Neste primeiro de ano, com um perfil ativo, resolvi escrever algumas características de perfis que acho engraçadas, esdrúxulas e que com certeza fazem da ferramenta tecnológica um grande atrativo para milhões de pessoas no mundo.

Vamos aos “Ensinamentos facebookianos”:

1 - “Desconfie ‘sempre’ de quem anuncia a sua alegria aqui no facebook. Por dentro a história deve ser completamente diferente”.

2 - “Mark Zuckerberg deveria mudar o nome do ‘facebook’ para ‘sepassabook’, pois o que o povo ‘se passa’ aqui. Sei não viu!”. Kkkk…

3 – “A pessoa que é demostrada no facebook através de textos, links, fotos e posicionamentos é completamente diferente ao vivo. Ou seja, nem sempre aquele ‘ser’ religioso e puritano do face vai se comportar da mesma forma no trato real. Importante: o ‘virtual’ não tem nada com o ‘real’. Pense nisso!”.

4 – “Quando é segunda, sempre uma tristeza. Na sexta, pulos de alegria, sejam em links, fotos de bebidas, músicas, textos e tudo que possa se referir a esses dias. Cuidado que a sua chefia pode estar de olho no seu perfil! Para uma leitura rasteira, alguém que detesta a segunda e ama sexta parece o que? Perfil de ‘preguiçoso’. Pensar antes de postar é o melhor a se fazer”.

5 – “Conheça a equação bombástica do facebook: mágoa de alguém + bebidas em excesso + celular potente com acesso a internet e redes sociais = ressaca moral, ligações e confusões durante alguns dias. Então, tá com raiva de alguém? Vai beber? Deixa o celular potente em casa”.

6 – “No facebook, nunca o termo ‘esticar a baladeira’ foi tão colocado em prática como antes. É a ‘Moça que está no Canadá’, ‘Para nossa alegria’ e agora a declaração do ator ‘Wagner Moura’. O povo estica tanto, e tanto, que ficamos com abuso desses assuntos. Meu povo, a criatividade também é algo a ser explorado. Vamos pensar, ao invés de só repassar as palavras dos outros. Opinião própria já!”.

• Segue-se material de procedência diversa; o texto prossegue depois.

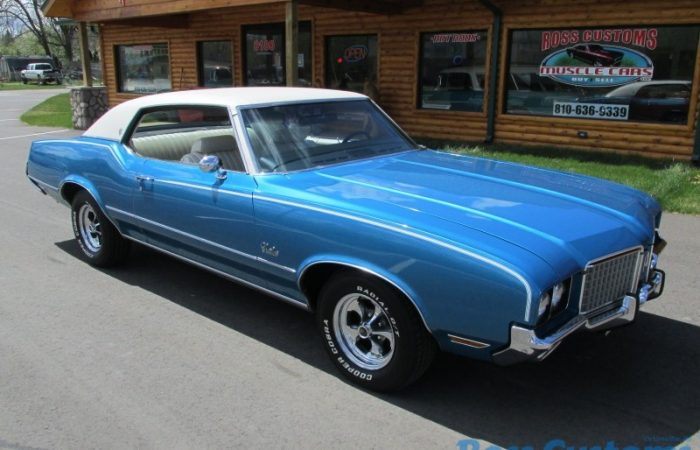 SALE PENDING - 1972 Oldsmobile Cutlass Supreme - #'s Matching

7 - “Tem coisa mais sem sentido que uma pessoa postar informações do seu cotidiano nas redes sociais? Tipo: ‘Cheguei no dentista, fiz limpeza de cárie, aplicação de flúor e agora estou indo para casa’. Meu povo, a quem vai interessar a tua cárie? É rotineiro demais para ser postado! Se tá sem fazer nada na fila do dentista, leva um livro, uma revista ou celular com rádio e escuta música. Agora ficar dando notícia da sua carie, dá não!”.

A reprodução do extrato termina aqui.